We were also fortunate to spend Christmas in Vang Vieng, Laos – our first Christmas outside of the U.S. – and it was certainly memorable. We tubed down a river, volunteered on an organic goat farm, and gave gifts we’d both been carrying in our backpacks for weeks.
And the cities! We could’ve easily lived in Vientiane or Luang Prabang for a long time. In particular, Luang Prabang had a very addictive mix of local culture, familiar comforts from home, fun excursions, and far too many delicious (though constantly pushing our comfort zone) foods to try.
We also had great fun celebrating New Year’s Eve in Luang Prabang, starting the year off right by releasing a paper lantern into the sky – the romance!
In all, we loved our time in Laos, and I can think of no better place from which to reflect on that than the window seats of this slow boat, where many of the scenes we’ve seen throughout our trip are being replayed on the shores. If only I could only take a picture, I’d show the people in remote villages waiting anxiously for supplies to arrive by boat, logging elephants dragging trees across the field to a barge, and young monks bathing at the edge of the river, stripped to nothing but their bright yellow underpants.
But I can’t… Our camera was stolen days ago during a brief return from Nong Kiaw to Luang Prabang. Unfortunately, pictures will have to wait.

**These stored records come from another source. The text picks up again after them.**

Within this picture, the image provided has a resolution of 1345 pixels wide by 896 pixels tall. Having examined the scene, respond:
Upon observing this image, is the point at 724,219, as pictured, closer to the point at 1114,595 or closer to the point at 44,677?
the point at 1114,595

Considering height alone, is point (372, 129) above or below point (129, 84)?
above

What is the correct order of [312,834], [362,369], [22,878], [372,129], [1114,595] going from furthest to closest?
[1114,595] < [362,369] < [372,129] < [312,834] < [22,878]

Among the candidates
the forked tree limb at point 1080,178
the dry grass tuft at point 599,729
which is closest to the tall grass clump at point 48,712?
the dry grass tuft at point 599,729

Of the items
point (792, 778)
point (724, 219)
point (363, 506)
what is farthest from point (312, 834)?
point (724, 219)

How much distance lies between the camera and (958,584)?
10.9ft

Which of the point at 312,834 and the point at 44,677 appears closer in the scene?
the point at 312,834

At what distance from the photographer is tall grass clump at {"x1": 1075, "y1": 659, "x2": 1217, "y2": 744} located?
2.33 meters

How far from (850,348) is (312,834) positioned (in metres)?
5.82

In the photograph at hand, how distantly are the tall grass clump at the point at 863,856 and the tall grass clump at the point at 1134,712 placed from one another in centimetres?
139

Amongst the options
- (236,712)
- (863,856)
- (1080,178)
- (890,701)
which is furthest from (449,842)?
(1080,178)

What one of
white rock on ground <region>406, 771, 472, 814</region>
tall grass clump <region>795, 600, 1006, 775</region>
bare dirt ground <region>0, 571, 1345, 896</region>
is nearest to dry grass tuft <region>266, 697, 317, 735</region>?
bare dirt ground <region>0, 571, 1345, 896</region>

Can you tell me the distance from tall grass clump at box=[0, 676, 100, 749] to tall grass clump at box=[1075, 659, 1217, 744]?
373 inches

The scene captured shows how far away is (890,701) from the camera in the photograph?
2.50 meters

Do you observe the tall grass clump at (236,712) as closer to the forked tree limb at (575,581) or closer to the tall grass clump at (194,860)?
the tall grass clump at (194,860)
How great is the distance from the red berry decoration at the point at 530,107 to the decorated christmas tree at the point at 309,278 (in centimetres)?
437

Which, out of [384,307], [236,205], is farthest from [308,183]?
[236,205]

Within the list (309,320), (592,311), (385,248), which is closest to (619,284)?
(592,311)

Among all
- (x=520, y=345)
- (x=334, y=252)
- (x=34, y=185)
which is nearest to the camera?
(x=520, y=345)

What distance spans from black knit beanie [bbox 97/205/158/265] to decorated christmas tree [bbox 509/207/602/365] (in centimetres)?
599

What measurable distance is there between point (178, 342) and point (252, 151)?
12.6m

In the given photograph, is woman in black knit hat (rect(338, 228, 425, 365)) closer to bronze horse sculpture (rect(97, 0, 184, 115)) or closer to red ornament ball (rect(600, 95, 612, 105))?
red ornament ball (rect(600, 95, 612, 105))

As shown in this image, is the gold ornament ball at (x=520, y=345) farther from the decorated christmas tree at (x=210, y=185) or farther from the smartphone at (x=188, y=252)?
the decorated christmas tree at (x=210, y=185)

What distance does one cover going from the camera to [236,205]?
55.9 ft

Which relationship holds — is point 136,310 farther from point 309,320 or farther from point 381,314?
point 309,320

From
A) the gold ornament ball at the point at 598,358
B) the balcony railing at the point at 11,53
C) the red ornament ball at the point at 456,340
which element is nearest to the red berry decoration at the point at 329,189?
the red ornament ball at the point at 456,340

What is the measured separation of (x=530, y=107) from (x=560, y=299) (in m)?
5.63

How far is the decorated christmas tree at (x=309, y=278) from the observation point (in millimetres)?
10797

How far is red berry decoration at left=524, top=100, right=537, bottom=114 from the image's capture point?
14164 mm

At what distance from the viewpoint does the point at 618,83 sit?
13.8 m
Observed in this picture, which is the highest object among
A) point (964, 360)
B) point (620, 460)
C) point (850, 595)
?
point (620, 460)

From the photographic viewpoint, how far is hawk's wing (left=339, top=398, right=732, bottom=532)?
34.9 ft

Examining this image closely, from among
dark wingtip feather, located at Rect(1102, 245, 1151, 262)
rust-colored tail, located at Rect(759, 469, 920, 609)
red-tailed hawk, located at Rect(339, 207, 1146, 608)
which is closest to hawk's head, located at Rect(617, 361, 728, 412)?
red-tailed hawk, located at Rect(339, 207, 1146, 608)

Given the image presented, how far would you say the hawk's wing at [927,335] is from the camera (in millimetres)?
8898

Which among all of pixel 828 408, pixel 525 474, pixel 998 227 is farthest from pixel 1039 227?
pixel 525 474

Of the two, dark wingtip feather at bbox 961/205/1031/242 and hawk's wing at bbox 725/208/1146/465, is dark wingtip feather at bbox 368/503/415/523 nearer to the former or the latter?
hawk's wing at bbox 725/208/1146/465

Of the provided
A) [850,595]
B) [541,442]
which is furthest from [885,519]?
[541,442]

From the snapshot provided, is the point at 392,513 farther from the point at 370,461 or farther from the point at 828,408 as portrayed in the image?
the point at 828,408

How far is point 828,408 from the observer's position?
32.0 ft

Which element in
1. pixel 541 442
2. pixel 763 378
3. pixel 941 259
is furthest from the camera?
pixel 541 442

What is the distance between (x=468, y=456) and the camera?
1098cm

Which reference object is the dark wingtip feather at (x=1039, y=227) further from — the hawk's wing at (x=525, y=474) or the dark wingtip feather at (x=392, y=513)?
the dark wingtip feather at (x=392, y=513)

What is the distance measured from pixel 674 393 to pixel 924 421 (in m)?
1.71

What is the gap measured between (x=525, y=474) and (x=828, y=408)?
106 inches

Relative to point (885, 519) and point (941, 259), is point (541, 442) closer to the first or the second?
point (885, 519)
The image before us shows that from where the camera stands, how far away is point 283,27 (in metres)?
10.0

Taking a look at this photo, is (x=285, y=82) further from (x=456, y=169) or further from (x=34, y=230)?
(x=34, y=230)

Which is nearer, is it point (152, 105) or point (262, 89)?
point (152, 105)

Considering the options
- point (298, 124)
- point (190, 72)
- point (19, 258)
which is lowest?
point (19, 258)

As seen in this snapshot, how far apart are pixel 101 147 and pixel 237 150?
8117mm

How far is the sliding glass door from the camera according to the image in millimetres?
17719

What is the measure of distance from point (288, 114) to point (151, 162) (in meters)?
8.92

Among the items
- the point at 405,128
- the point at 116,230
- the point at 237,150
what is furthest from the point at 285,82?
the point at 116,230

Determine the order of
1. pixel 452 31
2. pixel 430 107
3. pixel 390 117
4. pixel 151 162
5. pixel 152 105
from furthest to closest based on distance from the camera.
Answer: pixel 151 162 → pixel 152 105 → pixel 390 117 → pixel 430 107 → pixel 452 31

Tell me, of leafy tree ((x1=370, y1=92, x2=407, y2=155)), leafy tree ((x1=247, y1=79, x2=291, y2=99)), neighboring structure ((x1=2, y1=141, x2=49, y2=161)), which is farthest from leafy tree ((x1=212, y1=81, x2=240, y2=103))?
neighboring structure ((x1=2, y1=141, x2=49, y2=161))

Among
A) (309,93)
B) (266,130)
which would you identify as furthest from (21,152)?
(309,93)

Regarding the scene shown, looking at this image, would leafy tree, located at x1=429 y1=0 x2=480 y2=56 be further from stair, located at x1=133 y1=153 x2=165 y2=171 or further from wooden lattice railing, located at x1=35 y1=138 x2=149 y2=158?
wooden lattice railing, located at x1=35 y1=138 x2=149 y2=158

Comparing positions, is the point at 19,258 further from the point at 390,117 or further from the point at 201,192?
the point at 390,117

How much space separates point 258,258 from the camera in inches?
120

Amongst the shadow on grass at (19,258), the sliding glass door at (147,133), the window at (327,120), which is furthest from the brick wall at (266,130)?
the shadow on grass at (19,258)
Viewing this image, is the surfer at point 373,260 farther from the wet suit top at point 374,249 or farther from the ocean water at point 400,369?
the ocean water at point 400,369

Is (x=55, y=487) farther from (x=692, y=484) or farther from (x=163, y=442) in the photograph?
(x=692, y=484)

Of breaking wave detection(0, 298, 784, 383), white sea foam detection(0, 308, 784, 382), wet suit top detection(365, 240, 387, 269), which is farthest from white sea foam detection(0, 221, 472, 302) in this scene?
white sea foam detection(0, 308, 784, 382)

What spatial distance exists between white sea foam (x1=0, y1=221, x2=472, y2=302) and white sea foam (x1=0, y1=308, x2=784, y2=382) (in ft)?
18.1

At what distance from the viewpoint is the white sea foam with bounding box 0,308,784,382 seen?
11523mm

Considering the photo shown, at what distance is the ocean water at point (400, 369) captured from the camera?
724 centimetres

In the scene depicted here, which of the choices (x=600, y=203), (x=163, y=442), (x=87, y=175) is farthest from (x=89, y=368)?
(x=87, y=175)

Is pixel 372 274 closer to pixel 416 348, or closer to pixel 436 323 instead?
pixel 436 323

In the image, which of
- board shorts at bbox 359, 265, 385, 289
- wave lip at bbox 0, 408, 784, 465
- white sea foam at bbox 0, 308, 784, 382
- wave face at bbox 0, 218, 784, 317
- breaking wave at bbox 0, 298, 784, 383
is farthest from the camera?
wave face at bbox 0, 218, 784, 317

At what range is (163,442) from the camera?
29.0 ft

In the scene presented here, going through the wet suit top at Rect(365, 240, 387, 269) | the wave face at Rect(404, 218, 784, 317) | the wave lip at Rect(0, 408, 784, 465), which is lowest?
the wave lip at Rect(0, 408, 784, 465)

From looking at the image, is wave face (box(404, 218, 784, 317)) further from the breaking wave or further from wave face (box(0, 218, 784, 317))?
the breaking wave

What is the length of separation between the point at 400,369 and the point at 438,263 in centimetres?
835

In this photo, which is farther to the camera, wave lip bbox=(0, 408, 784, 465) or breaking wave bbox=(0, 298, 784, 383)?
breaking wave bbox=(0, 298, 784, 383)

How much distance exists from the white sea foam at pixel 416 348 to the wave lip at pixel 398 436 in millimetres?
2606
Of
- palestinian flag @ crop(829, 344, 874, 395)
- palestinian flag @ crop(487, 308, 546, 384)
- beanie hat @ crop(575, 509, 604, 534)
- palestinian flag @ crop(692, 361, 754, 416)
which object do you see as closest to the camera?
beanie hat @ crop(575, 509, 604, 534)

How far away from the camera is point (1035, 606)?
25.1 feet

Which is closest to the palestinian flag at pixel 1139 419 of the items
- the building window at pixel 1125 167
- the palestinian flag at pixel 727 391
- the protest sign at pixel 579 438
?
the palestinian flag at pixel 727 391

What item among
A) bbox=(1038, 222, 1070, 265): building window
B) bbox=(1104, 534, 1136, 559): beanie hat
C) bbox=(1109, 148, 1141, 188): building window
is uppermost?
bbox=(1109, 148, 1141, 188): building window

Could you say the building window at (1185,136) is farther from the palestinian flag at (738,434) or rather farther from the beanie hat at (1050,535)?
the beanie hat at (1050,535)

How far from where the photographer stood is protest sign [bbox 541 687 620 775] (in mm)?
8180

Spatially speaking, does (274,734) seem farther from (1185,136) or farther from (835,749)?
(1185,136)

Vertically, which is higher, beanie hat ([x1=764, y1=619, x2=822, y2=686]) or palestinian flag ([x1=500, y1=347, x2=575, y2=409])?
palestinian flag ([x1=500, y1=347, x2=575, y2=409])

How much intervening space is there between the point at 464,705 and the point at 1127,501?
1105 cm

On that note… I’ll close this post out as the locals might, with a round of Lao Lao.
4 thoughts on “Monks wear yellow underwear, and other lessons from Laos”
oh. no. not. the. camera. i’m sure you can find one over there, but let me know if you need me to ship you one as a last resort. canon came out with the s95 and s100 since you bought your s90. or if you’re looking for something else let me know… other companies have been trying to compete in the “serious compact” space, but canon is still killing it in my opinion. the lumix lx5 is about the only real contender in my opinion, but the lens protrudes from the body a tiny bit. — loving the blog. following constantly. so happy for you guys. witnessing new things everyday is one of the greatest gifts.
Ugh. Yeah. The camera….
“let me know if you need me to ship you one as a last resort”
Corey, you’re far too kind, man! Thanks for chiming in too – great to hear from you.
We’re actually about 5 weeks behind on this post. We’re living in Cambodia now (for a month while Steph is volunteering at a childrens hospital), and we’re hoping to catch things up this week with posts on the 4 or so spots we’ve been since. Anyway, we ended up getting a new Canon s95 in Chiang Mai – seems relatively the same as the s90 (which is great), and it has a very nice video capture upgrade and grip too!
Thanks and I really hope all is well with you and Mary!!
This set of pictures is stunning so I hope a camera is found for you soon! Love you, Gram
Thanks, Gram! Glad you like. We got a new camera in Chiang Mai soon after that, thankfully! Love you too!